■ AZIONI DA SVOLGERE ■
**a)** Traduca in inglese questa frase del testo sul pellegrinaggio dei giovani a Roma: «La scelta di dedicare tre giorni di preparazione prima di arrivare a Roma si è dimostrata molto valida.»
**b)** Restituisca ogni riga dei record in cui compare la parola «tree».

■ ESTRATTO DEL TESTO ■
■ ■ ■ ■ ■

I giovani sono cambiati, ovunque si registra un calo di credenti (nel 2013 erano il 56,2%, nel 2023 il 32,7%) ma non la necessità, la ricerca di spiritualità viva, in questo caso, di una speranza convinta, più vera forse. Lo hanno dimostrato i canti, gli assembramenti nella metro, nei mezzi pubblici, nel vortice gioioso di bandiere, lingue e canti: per 7 giorni, dal 28 luglio e fino a ieri, Roma è stato il centro del mondo. Tra le strade, antiche martiri, dell’Urbe anche una grande rappresentanza del Polesine, in primis con la diocesi di Adria-Rovigo e il suo gruppo di più di un centinaio di giovani provenienti da ogni angolo della provincia.

Per loro, il pellegrinaggio è iniziato tra le macerie dell’Aquila, nel segno di una speranza che può risorgere dalle sue ceneri. “La scelta di dedicare tre giorni di preparazione prima di arrivare a Roma si è dimostrata molto valida. L’ascolto delle clarisse di Paganica ci ha accostato una chiesa provata dal terremoto, che ha vissuto la catastrofe, che ha visto la morte in faccia ma ha sentito la presenza del Signore.

■ ■ ■ ■ ■

■ RECORD ESTRATTI ■

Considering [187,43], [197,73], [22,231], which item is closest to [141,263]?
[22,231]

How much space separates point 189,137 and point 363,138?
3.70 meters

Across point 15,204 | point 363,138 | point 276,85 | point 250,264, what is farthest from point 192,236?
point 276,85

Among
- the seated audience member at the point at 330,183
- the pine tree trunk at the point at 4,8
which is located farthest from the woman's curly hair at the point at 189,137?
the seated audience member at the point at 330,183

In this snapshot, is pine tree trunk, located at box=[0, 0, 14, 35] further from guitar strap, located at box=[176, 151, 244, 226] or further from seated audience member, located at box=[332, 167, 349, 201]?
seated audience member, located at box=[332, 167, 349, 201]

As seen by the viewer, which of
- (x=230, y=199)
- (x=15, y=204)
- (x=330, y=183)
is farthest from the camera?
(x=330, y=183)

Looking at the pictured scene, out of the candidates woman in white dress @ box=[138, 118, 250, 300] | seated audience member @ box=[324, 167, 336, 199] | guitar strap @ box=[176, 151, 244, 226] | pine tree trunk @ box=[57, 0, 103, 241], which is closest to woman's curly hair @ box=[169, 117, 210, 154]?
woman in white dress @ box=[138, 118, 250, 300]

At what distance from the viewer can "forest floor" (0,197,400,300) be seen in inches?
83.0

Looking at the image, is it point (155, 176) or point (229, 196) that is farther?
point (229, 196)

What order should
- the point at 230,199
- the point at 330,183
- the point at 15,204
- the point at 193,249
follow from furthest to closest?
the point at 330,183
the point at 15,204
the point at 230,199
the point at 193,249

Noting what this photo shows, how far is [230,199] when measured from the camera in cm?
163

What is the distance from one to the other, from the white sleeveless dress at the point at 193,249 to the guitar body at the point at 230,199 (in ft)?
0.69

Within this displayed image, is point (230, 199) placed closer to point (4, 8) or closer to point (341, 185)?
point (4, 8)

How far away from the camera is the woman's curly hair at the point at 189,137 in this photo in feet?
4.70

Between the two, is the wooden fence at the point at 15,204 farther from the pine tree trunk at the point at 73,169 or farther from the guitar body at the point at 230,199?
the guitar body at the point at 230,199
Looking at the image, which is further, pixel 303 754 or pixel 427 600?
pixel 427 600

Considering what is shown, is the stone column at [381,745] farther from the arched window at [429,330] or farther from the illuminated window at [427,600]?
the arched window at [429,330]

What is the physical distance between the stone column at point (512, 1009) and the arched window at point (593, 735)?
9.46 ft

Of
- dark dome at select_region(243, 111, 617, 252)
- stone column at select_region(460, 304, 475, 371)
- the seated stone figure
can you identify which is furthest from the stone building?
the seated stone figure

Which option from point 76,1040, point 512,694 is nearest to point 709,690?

■ ■ ■ ■ ■

■ SOLUZIONI COMPLETE ■
**a)** The decision to devote three days of preparation before arriving in Rome proved to be very worthwhile.

**b)**
- the pine tree trunk at the point at 4,8
In this snapshot, is pine tree trunk, located at box=[0, 0, 14, 35] further from guitar strap, located at box=[176, 151, 244, 226] or further from seated audience member, located at box=[332, 167, 349, 201]?
Looking at the pictured scene, out of the candidates woman in white dress @ box=[138, 118, 250, 300] | seated audience member @ box=[324, 167, 336, 199] | guitar strap @ box=[176, 151, 244, 226] | pine tree trunk @ box=[57, 0, 103, 241], which is closest to woman's curly hair @ box=[169, 117, 210, 154]?
Between the two, is the wooden fence at the point at 15,204 farther from the pine tree trunk at the point at 73,169 or farther from the guitar body at the point at 230,199?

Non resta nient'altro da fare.